I wanted to share an example of how ‘What if…’ can be used to open up new ways of exploring concepts that might not appear obviously open to investigation. In this case it is multiplying and dividing by 10, 100 and 1000. Obviously this is an important concept and one that we want children to be able to be fluent in.
I have a few strategies for developing starting points and one of them is to arrange them in some kind of diagram. In this case the idea was to build in multiplying and dividing by 10, 100 and 1000 in a ring. In its simplest form, we can think about just trying to perform operations so that we end back with 324. With some I might give them a range of numbers that they could put in the circles as support. .
Often I’ve used the POG format with this kind of thing (get them to make a peculiar and ordinary example and then think about what needed to be true in general). The general being something around that the amount multiplied needs to be the same as the amount divided.
But there is plenty of possibilities for the use of ‘What if…’, to make it more challenging perhaps or just to allow them to go down their own direction.
The obvious one is what if they had more circles in the ring? An odd number makes for an interesting case with the fact that you then can’t have the same number of divisions as multiplications.

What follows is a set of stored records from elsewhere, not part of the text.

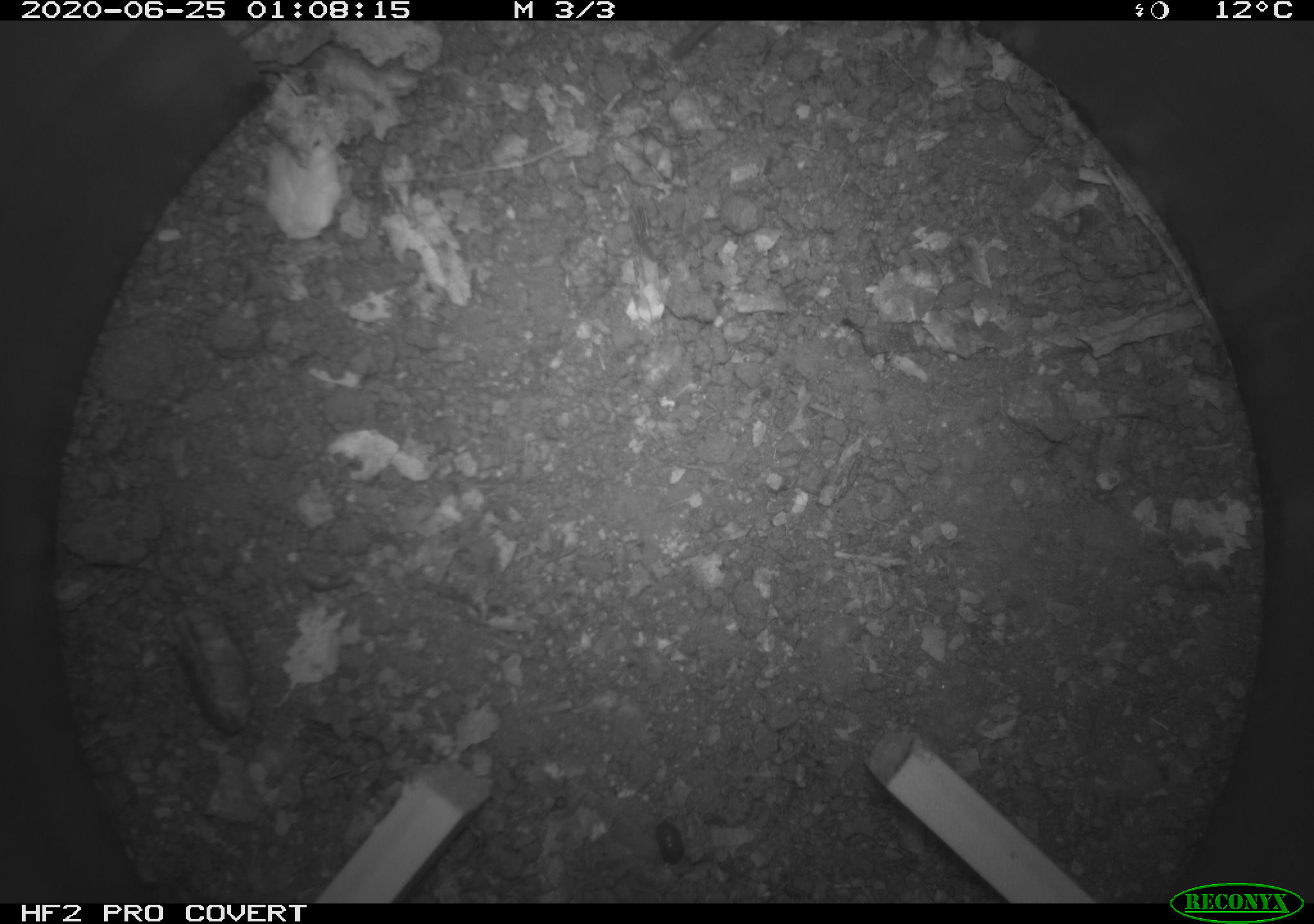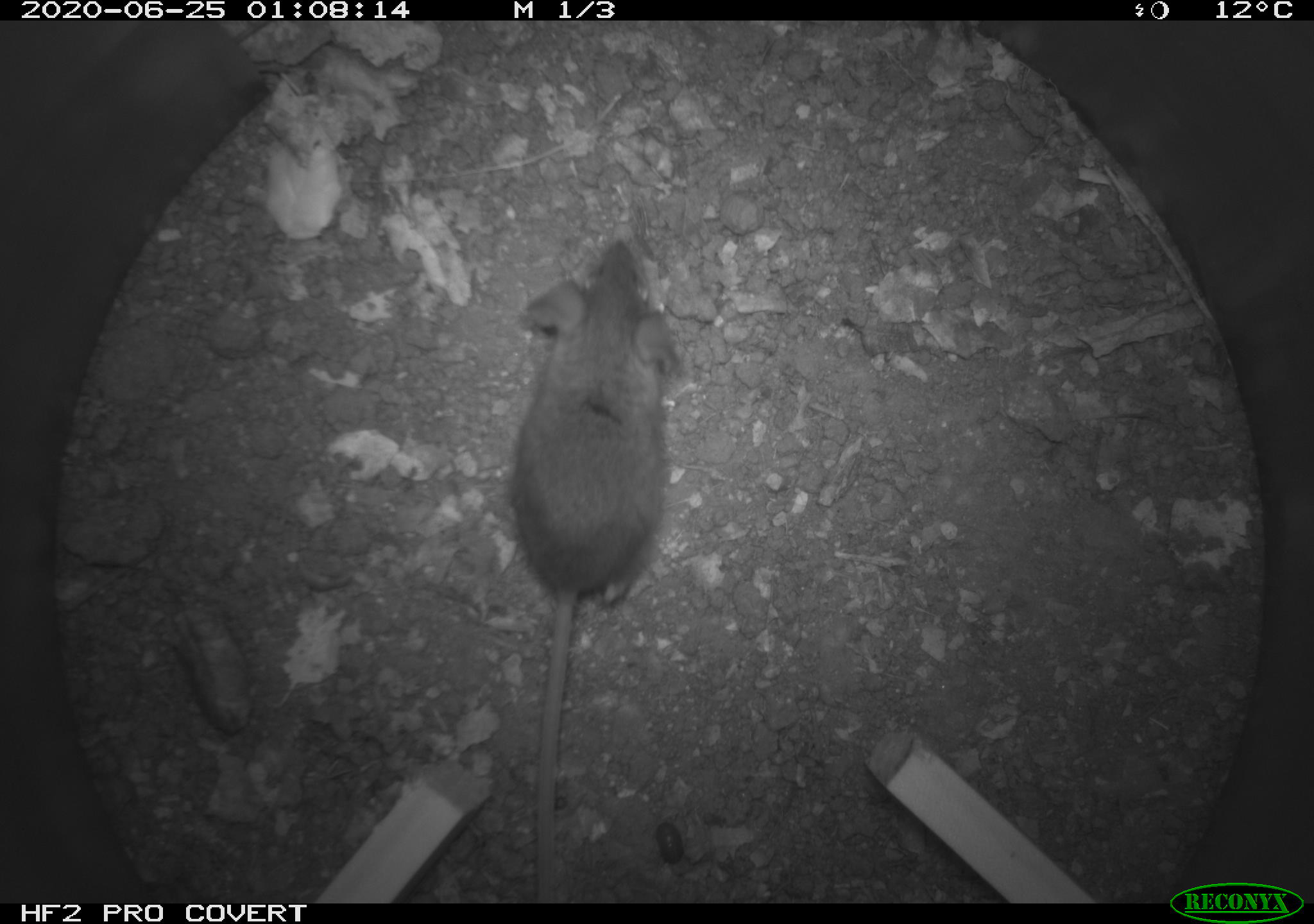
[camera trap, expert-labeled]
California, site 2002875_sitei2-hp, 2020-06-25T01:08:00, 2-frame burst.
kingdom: Animalia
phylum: Chordata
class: Mammalia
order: Rodentia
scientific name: Rodentia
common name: mouse species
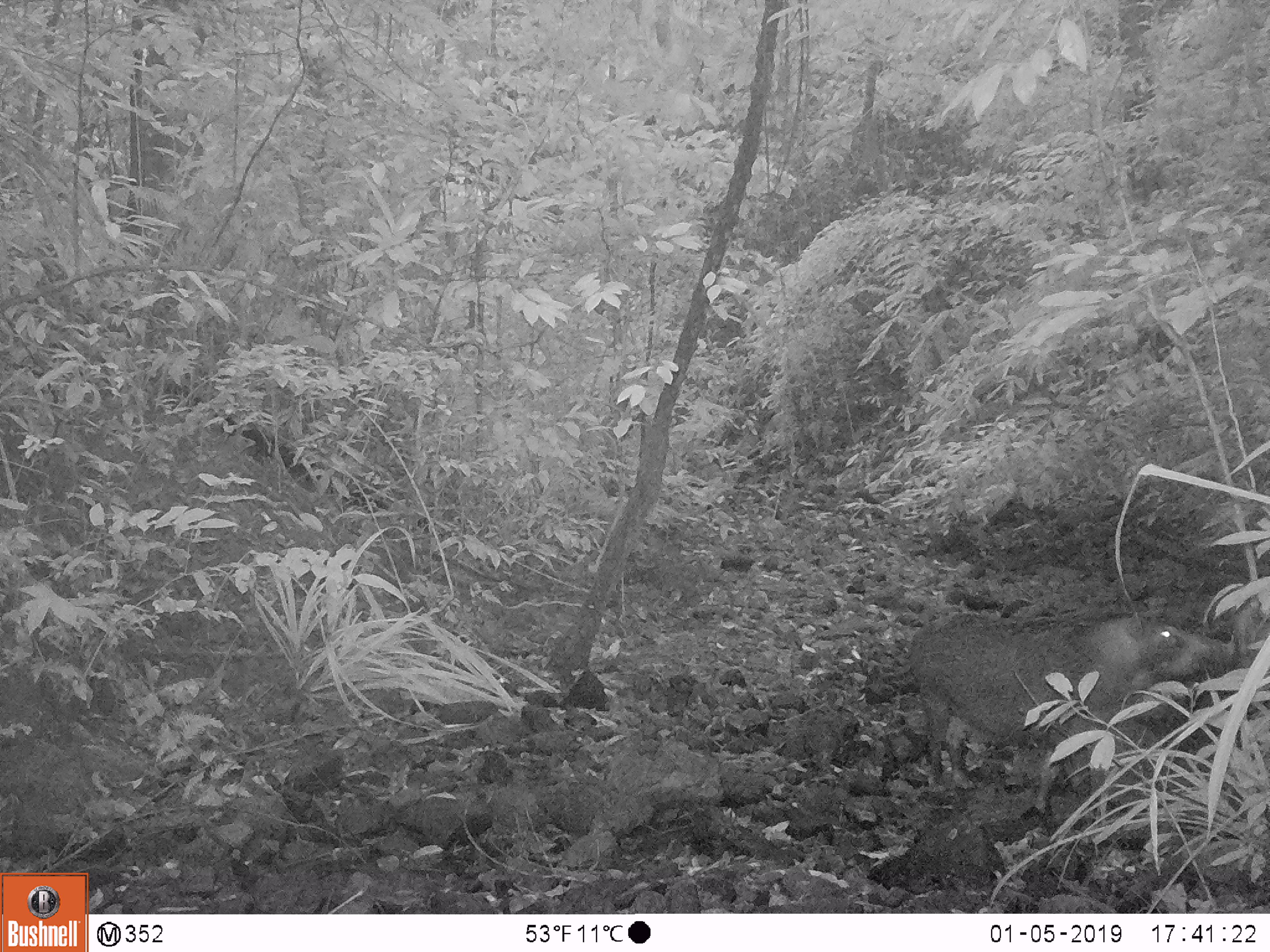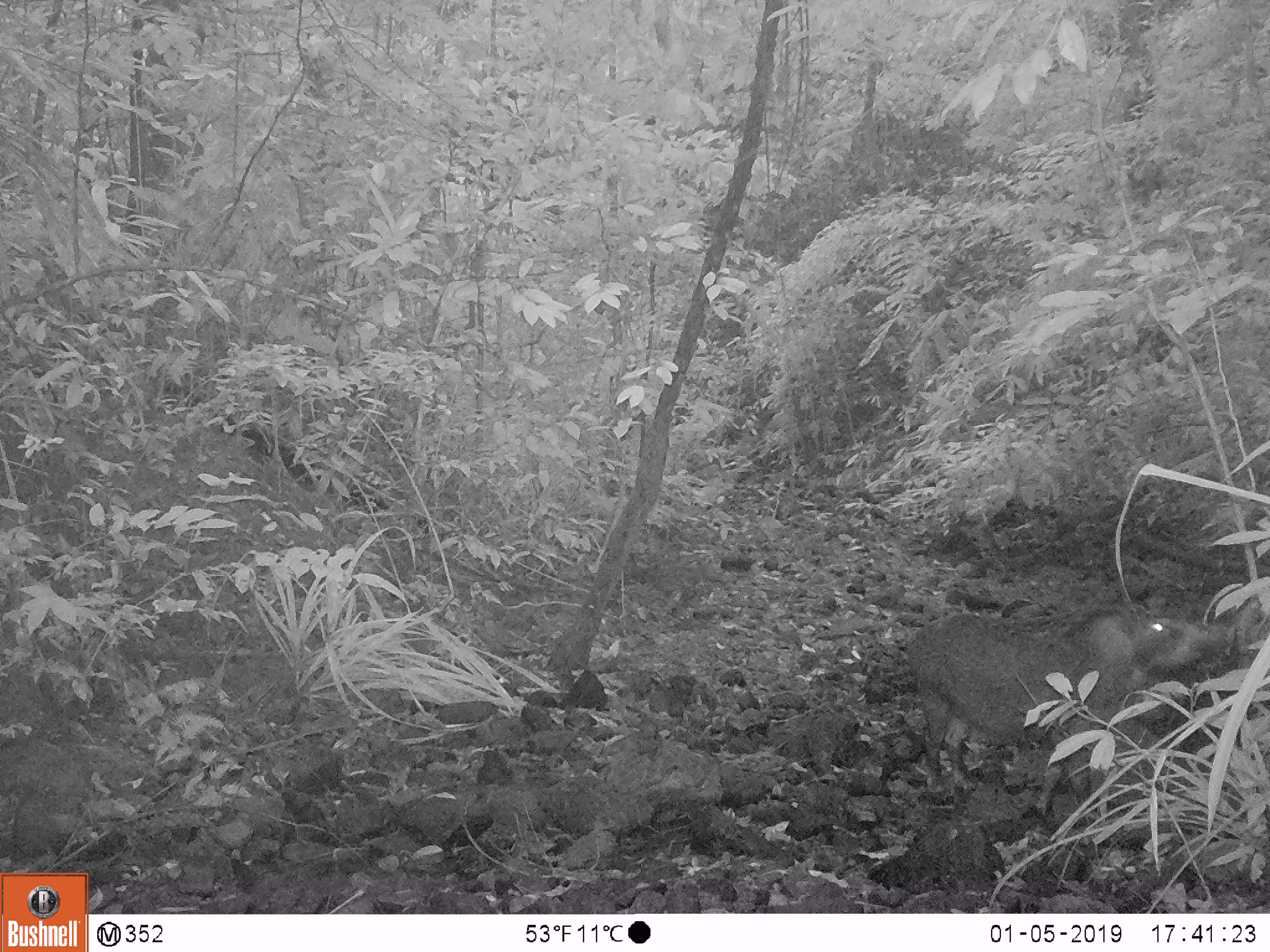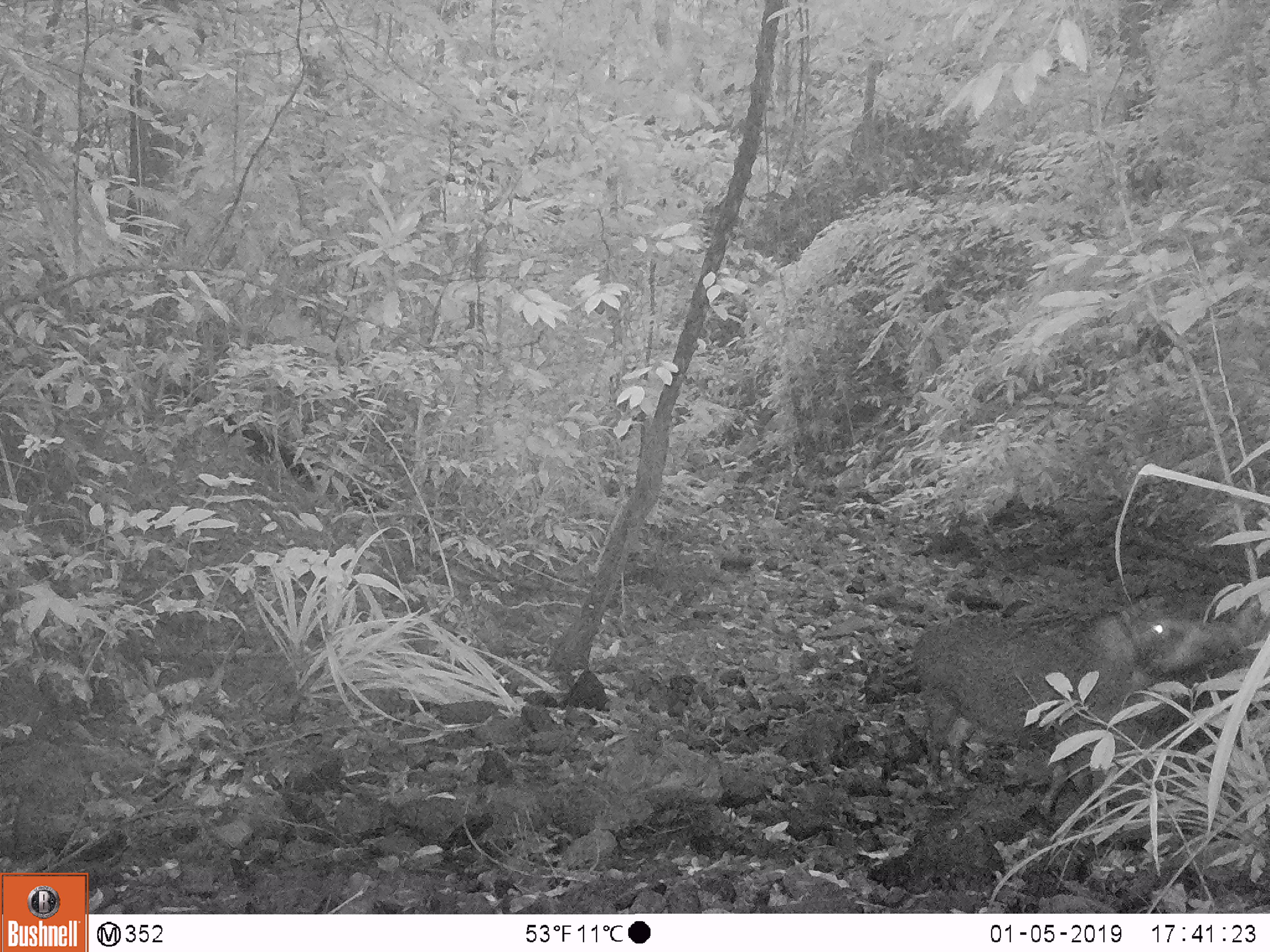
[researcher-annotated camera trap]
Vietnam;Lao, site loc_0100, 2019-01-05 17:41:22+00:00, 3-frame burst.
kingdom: Animalia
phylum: Chordata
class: Mammalia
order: Artiodactyla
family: Suidae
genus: Sus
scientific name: Sus scrofa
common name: eurasian wild pig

We can though be far more creative and perhaps initially it might come from you but soon the children will come up with their own ideas and rules. What if no circle could have the same value? What if we had two rings and the circle in the same position on both rings couldn’t have the same value? A wealth of opportunities present themselves that could be pitched at different levels. I’ve done this idea with both Years 4 (with just integers) and 6 (where we focused a lot more on not allowing the same value more than once) but I see no reason why it wouldn’t be effective in lower Key Stage 3 as well.
This is the power of ‘What if…’, it really allows interesting new areas of exploration to open up.